Genre(s): Comedy, Romance, Shojo
Author: Kiyoko Arai
Number of Volumes: 10
Licensed? Yes (Viz)
Our typical shojo manga these days mostly have one thing in common: some sort of magic. Whether it be turning into the animals of the zodiac, using brooches to transform into heroes of the galaxy, or witches after a teenage boy’s “lineage”, you don’t see much originality when you go to the bookstore looking for shojo manga.
However, while at AnimeNEXT in the dealer’s room desperately looking for a new manga to distract myself with, I stumbled across a manga that looked like a spinoff of Peach Girl. Distributed by Shojo Beat, Beauty Pop is anything but.
The story revolves around Kiri Koshiba, a seemingly average high-school student in modern-day Japan. At her school, an organization of three boys known as the “Scissors Project,” led by pretty-boy Shogo Narumi, aims to make girls beautiful by giving them makeovers in front of the entire school. The goal of these makeovers is so these girls will end up making the boy of their dreams fall in love with them. They’re kind of a big deal. Kiri, however, a gifted hairstylist, thinks the Scissors Project is ridiculous and overhyped, though she secretly gives makeovers to those rejected by the Scissors Project.

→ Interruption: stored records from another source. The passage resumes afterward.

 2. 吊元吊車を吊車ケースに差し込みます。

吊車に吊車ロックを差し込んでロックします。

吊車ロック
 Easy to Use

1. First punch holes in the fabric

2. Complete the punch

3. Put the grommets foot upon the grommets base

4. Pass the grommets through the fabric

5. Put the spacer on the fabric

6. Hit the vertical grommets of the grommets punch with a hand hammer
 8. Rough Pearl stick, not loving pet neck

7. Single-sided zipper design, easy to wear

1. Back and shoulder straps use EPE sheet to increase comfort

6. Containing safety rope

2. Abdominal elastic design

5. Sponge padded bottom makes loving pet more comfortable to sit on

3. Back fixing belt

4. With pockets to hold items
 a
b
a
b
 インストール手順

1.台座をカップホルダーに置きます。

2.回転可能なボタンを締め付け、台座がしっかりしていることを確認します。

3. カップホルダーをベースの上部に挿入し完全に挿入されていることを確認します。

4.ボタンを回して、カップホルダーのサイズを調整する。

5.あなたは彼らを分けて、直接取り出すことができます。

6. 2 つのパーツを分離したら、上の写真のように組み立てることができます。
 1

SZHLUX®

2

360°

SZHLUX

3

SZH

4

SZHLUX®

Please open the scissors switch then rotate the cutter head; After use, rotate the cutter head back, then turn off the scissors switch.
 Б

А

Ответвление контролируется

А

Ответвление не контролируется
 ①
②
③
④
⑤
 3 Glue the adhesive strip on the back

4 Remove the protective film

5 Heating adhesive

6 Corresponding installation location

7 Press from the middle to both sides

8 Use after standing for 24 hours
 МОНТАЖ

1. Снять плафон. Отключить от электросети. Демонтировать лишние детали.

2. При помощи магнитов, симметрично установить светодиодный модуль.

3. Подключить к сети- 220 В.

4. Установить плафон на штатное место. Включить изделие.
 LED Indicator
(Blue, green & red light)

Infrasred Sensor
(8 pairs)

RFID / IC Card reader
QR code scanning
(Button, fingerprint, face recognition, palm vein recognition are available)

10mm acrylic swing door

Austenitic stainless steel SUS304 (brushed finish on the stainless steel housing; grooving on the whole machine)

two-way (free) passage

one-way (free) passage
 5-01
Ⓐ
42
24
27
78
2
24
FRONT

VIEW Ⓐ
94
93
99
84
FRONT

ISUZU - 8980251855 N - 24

At first glance, it admittedly sounds pretty absurd. Who wants to read a manga about a bunch of metro girly-boys giving makeovers to girls to make them look pretty, while still trying to maintain their masculinity? Believe it or not, throughout my reading of this manga, I never once questioned the masculinity of the boys in the Scissors Project. It’s very difficult to write characters who participate in feminine activities without getting questions of shonen-ai in response. However, Kiyoko Arai, who writes the story and draws art for this manga, manages to do just that, though I personally didn’t really mind the very pretty metrosexual boys running around.
That's because in truth, Beauty Pop is actually fascinating, original, and very funny. It’s a romantic comedy at heart, though the romance only starts to shine around the second volume. The art, while not outstanding, is very typical of shojo: big eyes, skinny boys, you get the idea.
The main character is very laid back and quiet; even when she does her makeovers she doesn’t speak much. The real comedy comes from the supporting cast of characters, who provide a few very good laughs throughout. Sadly, the characters tend to be annoyingly superficial most of the time. Where this manga fails is in its translation, which seems to have been done by the same people who translated the Chobits anime. Grammar mistakes, misspelling of words, and bad sentence structure slightly cripple the enjoyment of the manga. Don’t let that turn you away, though, this manga is very funny, well-thought-out, and smart. Check it out, and remember: “Don’t Snarf My Croquette!”